Le Centre de ressources et de développement des femmes Kebetkache fait partie des groupes essayant de s'assurer que les femmes ont une représentation plus forte. D'après Okon, son organisation a un programme d'assistance aux femmes se présentant aux élections d'avril — qui inclut également l'élection à la présidence et à l'Assemblée nationale de cette semaine.
"Nous formons des femmes candidates dans des stratégies de campagne, et nous leur donnons également une assistance matérielle — par exemple, des posters sont en train d'être imprimés pour certaines d'entre elles".
Mais Nyone croit que la violence politique restera le plus grand facteur militant contre les femmes politiciennes; ceci constitue un nouvel obstacle que doit surmonter le Nigeria, qui vient juste de connaître huit ans de pouvoir civil après 16 années de dictature militaire.

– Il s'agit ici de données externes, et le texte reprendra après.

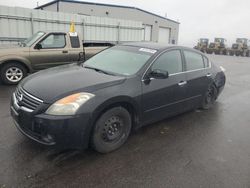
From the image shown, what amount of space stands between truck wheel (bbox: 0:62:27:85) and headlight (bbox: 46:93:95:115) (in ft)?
15.5

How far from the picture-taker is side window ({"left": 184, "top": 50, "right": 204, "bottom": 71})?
446 centimetres

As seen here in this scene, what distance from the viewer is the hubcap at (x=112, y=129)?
10.3 ft

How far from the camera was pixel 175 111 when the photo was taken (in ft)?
13.8

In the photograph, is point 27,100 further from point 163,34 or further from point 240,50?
point 240,50

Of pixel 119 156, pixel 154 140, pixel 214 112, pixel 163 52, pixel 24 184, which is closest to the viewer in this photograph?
pixel 24 184

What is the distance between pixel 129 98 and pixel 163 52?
1242mm

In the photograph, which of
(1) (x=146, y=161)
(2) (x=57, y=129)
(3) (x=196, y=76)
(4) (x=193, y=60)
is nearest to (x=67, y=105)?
(2) (x=57, y=129)

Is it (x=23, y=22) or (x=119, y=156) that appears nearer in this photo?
(x=119, y=156)

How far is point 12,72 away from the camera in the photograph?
263 inches

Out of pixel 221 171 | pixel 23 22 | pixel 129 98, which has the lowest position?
pixel 221 171

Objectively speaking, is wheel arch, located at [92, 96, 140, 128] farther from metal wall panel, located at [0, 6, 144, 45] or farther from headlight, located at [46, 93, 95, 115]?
metal wall panel, located at [0, 6, 144, 45]

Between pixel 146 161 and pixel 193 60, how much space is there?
8.47 ft

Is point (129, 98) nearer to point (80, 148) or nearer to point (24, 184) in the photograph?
point (80, 148)

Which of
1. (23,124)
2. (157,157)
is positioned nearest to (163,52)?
(157,157)
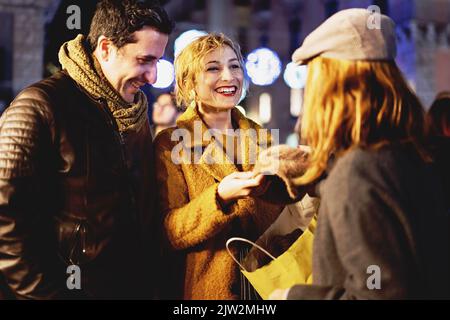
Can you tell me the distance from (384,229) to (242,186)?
0.95 metres

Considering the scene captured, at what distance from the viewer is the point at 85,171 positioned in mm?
2484

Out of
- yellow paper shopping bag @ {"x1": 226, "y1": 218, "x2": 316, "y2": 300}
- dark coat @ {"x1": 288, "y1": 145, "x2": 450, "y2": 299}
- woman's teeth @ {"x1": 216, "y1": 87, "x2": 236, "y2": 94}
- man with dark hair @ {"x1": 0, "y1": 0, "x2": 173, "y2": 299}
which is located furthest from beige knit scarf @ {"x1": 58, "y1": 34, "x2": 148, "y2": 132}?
dark coat @ {"x1": 288, "y1": 145, "x2": 450, "y2": 299}

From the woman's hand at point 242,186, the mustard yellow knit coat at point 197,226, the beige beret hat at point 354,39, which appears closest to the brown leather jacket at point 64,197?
the mustard yellow knit coat at point 197,226

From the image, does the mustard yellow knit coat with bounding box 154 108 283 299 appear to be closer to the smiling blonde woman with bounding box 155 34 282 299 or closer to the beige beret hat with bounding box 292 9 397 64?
the smiling blonde woman with bounding box 155 34 282 299

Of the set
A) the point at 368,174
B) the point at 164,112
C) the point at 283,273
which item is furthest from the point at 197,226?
the point at 164,112

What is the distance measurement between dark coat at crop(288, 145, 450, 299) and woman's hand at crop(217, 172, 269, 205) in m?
0.70

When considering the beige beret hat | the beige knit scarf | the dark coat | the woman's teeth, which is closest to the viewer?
the dark coat

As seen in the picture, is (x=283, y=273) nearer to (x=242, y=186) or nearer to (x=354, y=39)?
(x=242, y=186)

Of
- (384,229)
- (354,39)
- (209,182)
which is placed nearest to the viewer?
(384,229)

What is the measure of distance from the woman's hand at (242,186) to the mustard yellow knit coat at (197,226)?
4.8 inches

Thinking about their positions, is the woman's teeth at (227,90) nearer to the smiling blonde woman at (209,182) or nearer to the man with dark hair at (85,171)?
the smiling blonde woman at (209,182)

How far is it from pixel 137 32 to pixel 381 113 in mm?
1324

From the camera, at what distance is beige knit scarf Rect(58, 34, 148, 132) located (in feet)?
8.71
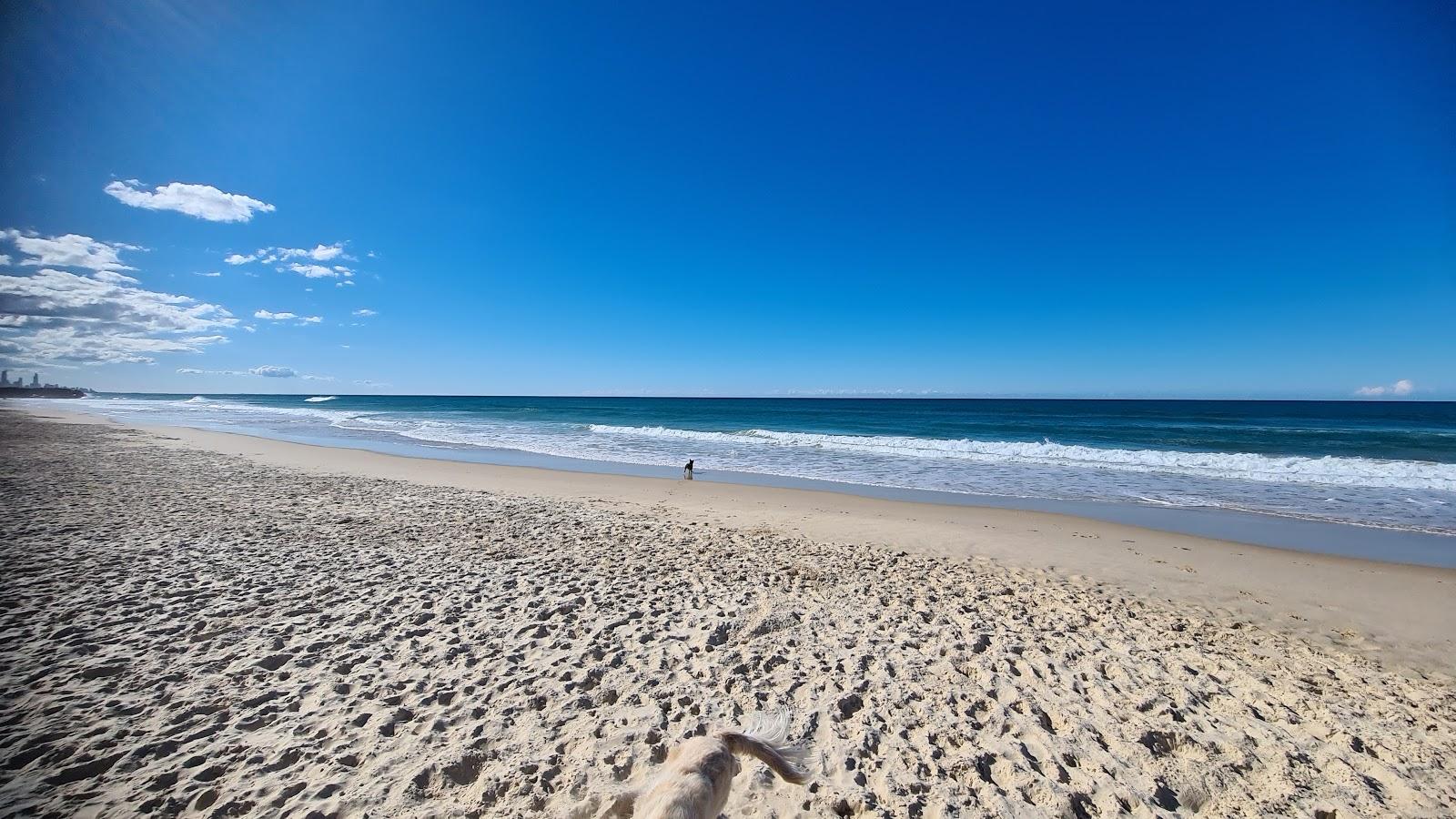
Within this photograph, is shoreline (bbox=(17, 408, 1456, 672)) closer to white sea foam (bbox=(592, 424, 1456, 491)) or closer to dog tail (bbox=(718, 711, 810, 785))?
dog tail (bbox=(718, 711, 810, 785))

"Je ne suis pas prête à endurer cela encore. J'étais sur le terrain en train de faire tout le travail pénible pour gagner les primaires du parti, mais les hommes étaient assis à la maison en train de décider qui devrait être déclaré vainqueur", a-t-elle affirmé.
"Très peu de femmes ont le courage de subir ce genre de violence une seconde fois".